__ИЗБРАННЫЙ ОТРЫВОК__
+--

Я в своей более чем скромной редакции такой пустяк запросто могу сделать, а министр в своем шикарном кабинете, в окружении штата из шестисот человек – не может. Ну не может, так хотя бы не обещал! Или он не знает, что он может, чего не может? И ведь не смутился, нисколько и не покраснел! Тогда зачем же он министр? Уйти надо – и с концом, он и до этого занимал видный пост.
Позже, 20.Х.93 г., мы – я, академики Д.С. Лихачев и А.Л. Яншин – опубликовали в «Известиях» статью «Среда вымирания» и сильно приложили минэкологии. Данилов-Данильянц посылал в редакцию протесты, редакция печатать их отказалась, но не в этом дело, дело в том, что именно в момент разговора с Д.-Д. о трех тысячах рублей у меня и появилась мысль такую статью написать.
Хорошо ли это, плохо ли, но это бессилие по мелочи убедило меня в том, что и по-крупному этот человек сделать ничего не может.
Но… но нам с Яншиным пришлось с Д.-Д. в дальнейшем сотрудничать (очень малопродуктивно). Другого-то министра нет… К тому же у него появился заместитель А.Ф. Порядин, человек деловой настолько, насколько в этих условиях можно быть деловым. Я знал его давно – в Новосибирском строительном институте я читал небольшой курс, он был студентом. Моя жена читала ему порядочный курс гидросооружений.
Кстати, бывший министр КГБ Бакатин – тоже наш ученик, но с ним, слава Богу, я встречался только на официальных приемах. Говорили – неплохой человек, а все равно как-то неудобно.
Почему я обращаю внимание на мелочи (самому противно)? Не потому ли, что каждый человек (тем более министр) должен уметь вести себя так, чтобы мелочи из него не выпирали? А что будешь делать, если из твоего собеседника ничего другого, кроме мелочей, не выпирает? А проблемы – пусты?
Мы договариваемся с ним о сотрудничестве между нашей ассоциацией и новым, открывающимся в Москве Национальным центром охраны природы, который будет представлять в России соответствующую международную организацию.
Д.-Д. говорит: именно вы должны осуществлять это сотрудничество. Он говорит мне это у себя в кабинете, но, придя в свою ассоциацию, я через четыре часа узнаю, что он договорился о непосредственном сотрудничестве с Национальным центром, минуя ассоциацию. (Дело кончилось тем, что ни ассоциация, ни Министерство с Национальным центром никакого сотрудничества так и не установили.)
Или: я представляю Д.-Д. план совместных работ – по созданию экологического словаря, по организации международной экологической школы. Он встречает мои предложения с восторгом, обещает финансовую поддержку из экологического фонда.
Что за экологический фонд? Уж не тот ли, который создал профессор Гирусов? Гирусов предлагал нашей ассоциации деньги, и не раз, и немалые, но когда я спросил – откуда у него-то, у Гирусова, берутся деньги? – он тотчас ретировался.
Д.-Д. заверил меня:
– Что вы, что вы! У меня свой фонд. На первый случай – миллион. Но будет возрастать. Вам сколько нужно?

+--

Позиции из источника данных:
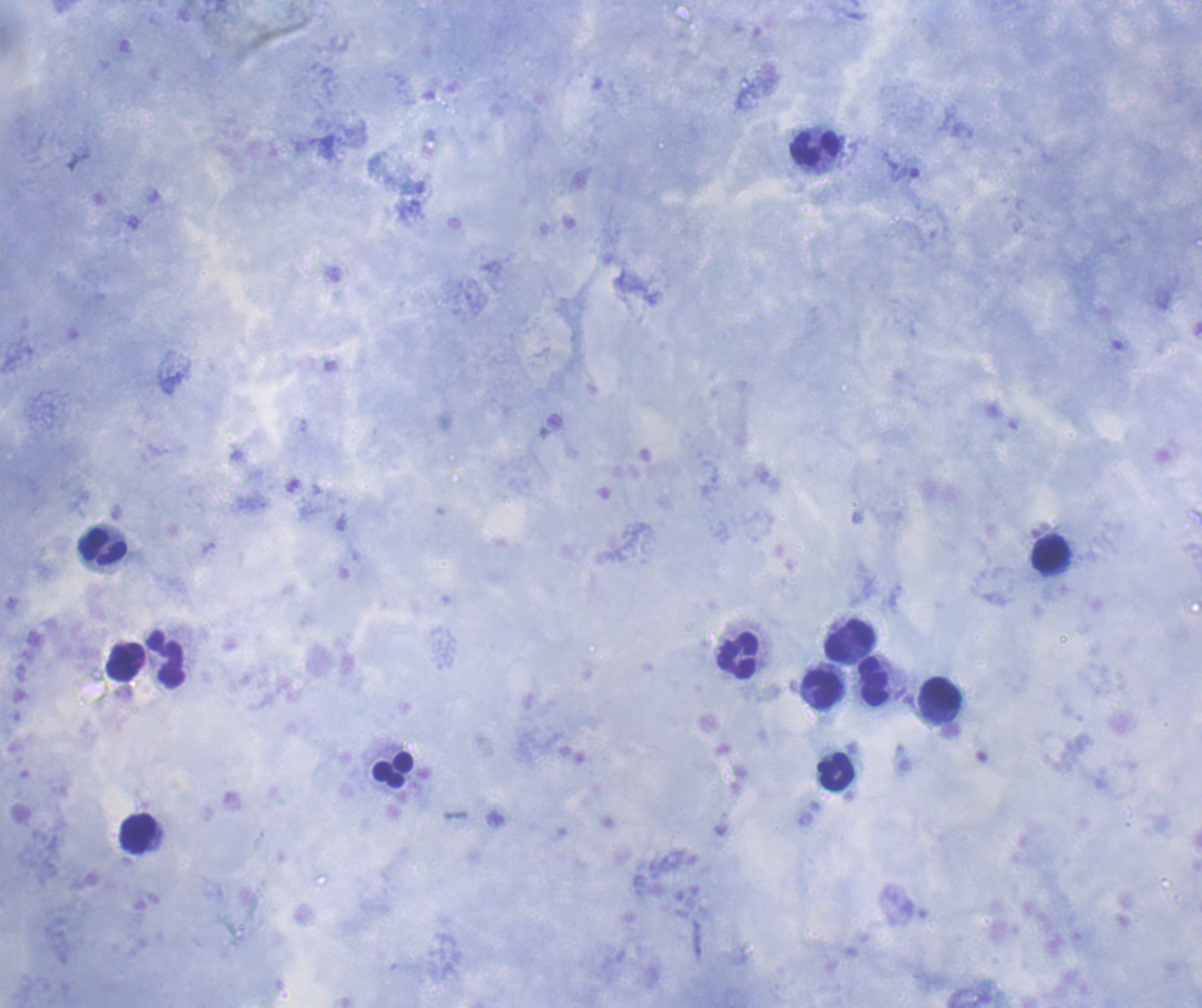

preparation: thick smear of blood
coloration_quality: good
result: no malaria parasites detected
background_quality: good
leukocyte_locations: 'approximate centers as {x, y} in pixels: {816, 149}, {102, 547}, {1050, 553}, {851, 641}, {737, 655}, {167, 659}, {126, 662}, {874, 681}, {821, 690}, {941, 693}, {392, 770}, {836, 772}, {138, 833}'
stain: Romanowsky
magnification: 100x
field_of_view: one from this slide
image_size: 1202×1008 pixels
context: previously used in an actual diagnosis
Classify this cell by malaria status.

+--

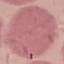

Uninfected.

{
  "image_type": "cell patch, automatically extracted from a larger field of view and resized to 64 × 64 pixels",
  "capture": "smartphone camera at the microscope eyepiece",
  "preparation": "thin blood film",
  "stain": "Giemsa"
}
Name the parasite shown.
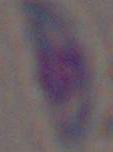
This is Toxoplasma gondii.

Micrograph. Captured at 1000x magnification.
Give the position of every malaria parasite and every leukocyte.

+--

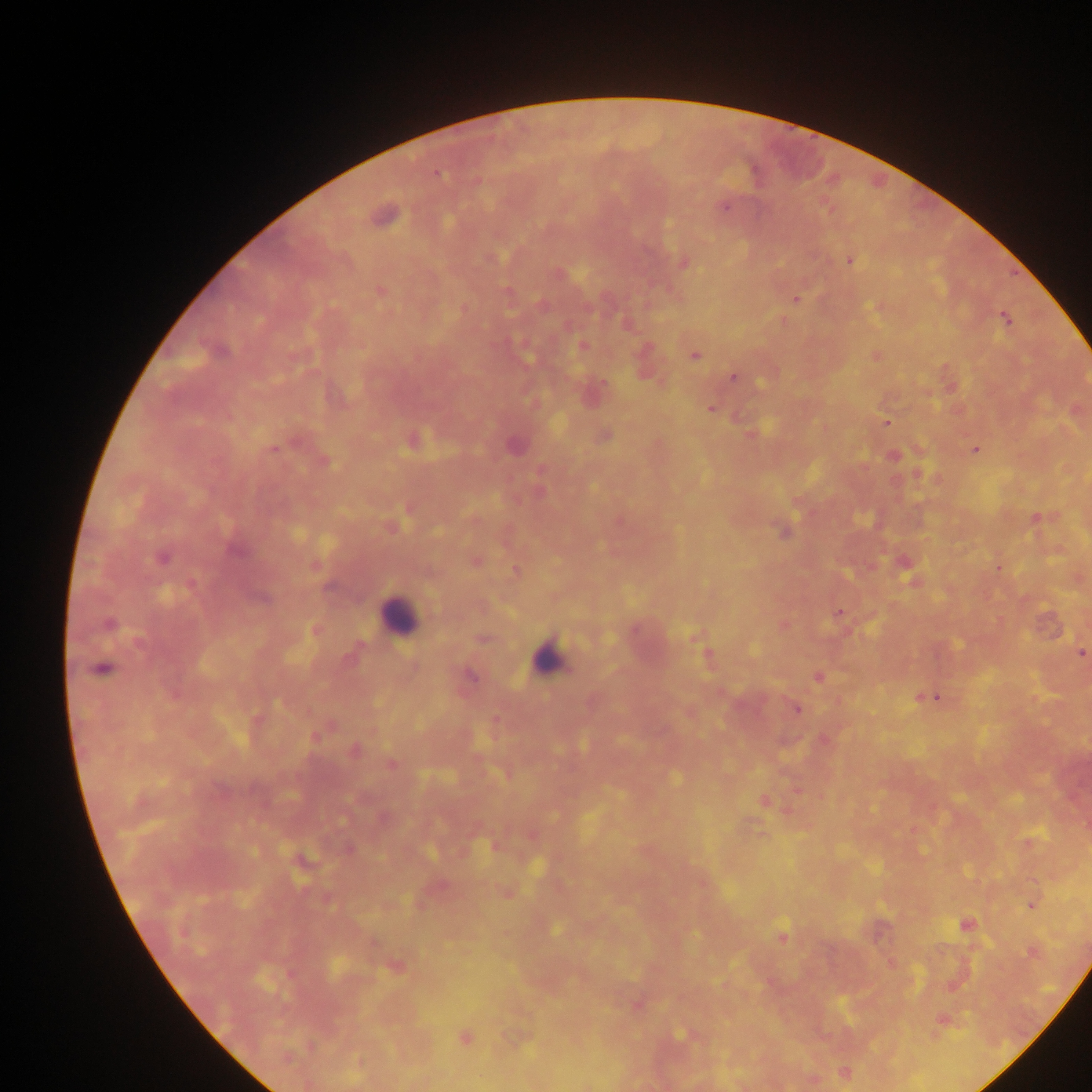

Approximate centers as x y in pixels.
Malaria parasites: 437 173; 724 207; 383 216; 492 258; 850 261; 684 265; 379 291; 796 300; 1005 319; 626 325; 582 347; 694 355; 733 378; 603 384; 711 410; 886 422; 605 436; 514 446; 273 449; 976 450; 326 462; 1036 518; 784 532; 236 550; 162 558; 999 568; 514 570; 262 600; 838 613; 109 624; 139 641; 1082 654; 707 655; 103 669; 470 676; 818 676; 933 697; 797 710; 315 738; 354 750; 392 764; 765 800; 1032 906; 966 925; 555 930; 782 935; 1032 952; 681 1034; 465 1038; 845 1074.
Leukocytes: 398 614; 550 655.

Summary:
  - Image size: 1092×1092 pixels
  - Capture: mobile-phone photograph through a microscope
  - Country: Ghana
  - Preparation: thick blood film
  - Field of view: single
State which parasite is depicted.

+--

__ЧТО НУЖНО СДЕЛАТЬ__
1/ Переведите на английский предложение из отрывка о министре экологии: «Хорошо ли это, плохо ли, но это бессилие по мелочи убедило меня в том, что и по-крупному этот человек сделать ничего не может.»
2/ Допишите отрывок о министре экологии дальше, начиная после его последней фразы.

__ОТВЕТЫ ПО ЗАДАНИЯМ__
1/ Whether this is good or bad, this powerlessness in small matters convinced me that this man cannot accomplish anything on a large scale either.

2/
Мне нужен пустяк – три тысячи рублей. Министр смеется (весело) – только-то?
На другой день выясняю: фонда в Министерстве нет, председателя фонда, чтобы его организовать, – нет.
Под этим впечатлением – других у меня нет, откуда бы? – я смотрю на наших руководителей по ТВ. Не знаю, что это за игра – смена министров, президентов, премьеров и т. д. Большая игра, темная игра – догадываюсь.
В современном мире оказалось два варианта этой игры и жизни: капиталистический и социалистический. Социализм потерпел крах, потому что его вариант еще хуже капиталистического, а перестройка происходит вообще вне всяких вариантов, заимствуя все самое худшее из того и другого, когда человек теряет в себе не только нравственное, но и любое начало – история ему нипочем, Библия – нипочем, социализм ему, вчерашнему убежденному социалистическому деятелю, сегодня враг, но и капитализм тоже не друг и не подлинный авторитет, он его ведь в глаза никогда не видал.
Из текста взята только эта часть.